» **WHAT THE EXERCISE ASKS**: Update the data from the line containing "Can you tell me which from" through the end, replacing "closest" with "nearest" and leaving everything else unchanged.

|---|

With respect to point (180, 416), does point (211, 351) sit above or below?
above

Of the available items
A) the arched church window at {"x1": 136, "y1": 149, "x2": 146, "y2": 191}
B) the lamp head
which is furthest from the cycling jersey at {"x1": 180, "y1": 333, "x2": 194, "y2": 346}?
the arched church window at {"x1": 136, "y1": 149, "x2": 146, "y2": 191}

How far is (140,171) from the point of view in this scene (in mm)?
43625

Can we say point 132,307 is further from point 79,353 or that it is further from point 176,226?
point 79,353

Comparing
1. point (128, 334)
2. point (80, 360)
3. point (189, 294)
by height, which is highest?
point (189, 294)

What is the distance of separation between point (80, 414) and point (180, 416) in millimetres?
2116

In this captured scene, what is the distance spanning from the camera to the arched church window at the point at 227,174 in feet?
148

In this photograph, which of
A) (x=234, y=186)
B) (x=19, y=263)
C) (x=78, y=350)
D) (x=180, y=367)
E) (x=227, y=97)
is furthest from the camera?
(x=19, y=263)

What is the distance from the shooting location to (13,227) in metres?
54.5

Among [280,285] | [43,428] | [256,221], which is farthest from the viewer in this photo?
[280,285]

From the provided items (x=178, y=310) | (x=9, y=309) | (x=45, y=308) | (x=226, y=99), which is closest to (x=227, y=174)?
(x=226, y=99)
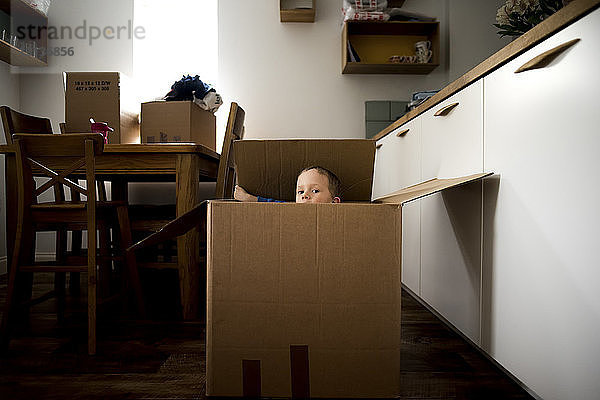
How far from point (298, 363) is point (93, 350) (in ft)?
2.55

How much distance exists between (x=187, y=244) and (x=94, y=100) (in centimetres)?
95

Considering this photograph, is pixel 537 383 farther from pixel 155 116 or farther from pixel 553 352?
pixel 155 116

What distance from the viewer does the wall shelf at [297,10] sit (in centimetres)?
313

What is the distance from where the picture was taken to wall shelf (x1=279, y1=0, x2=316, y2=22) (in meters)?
3.13

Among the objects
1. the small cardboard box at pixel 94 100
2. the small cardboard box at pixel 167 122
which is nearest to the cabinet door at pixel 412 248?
the small cardboard box at pixel 167 122

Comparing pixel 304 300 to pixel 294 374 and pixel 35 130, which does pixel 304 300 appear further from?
pixel 35 130

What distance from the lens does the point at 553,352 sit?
0.97 metres

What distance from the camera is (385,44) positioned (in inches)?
129

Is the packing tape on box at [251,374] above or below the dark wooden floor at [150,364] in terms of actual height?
above

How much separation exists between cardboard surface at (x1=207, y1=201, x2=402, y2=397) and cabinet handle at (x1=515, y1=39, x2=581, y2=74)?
Result: 0.44 meters

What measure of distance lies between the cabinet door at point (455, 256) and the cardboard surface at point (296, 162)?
304 mm

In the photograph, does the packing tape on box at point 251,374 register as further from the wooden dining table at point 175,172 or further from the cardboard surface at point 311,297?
the wooden dining table at point 175,172

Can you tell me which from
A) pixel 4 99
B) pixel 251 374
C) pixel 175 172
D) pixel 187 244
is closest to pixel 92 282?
pixel 187 244

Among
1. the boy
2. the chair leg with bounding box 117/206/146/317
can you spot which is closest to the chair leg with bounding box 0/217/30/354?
the chair leg with bounding box 117/206/146/317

|---|

» **RESPONSE TO THE TASK**:
Can you tell me which from
A) pixel 4 99
B) pixel 251 374
C) pixel 175 172
D) pixel 187 244
is nearest to pixel 92 282?
pixel 187 244

Among
1. the boy
2. the chair leg with bounding box 117/206/146/317
can you spot which is nearest to the chair leg with bounding box 0/217/30/354?
the chair leg with bounding box 117/206/146/317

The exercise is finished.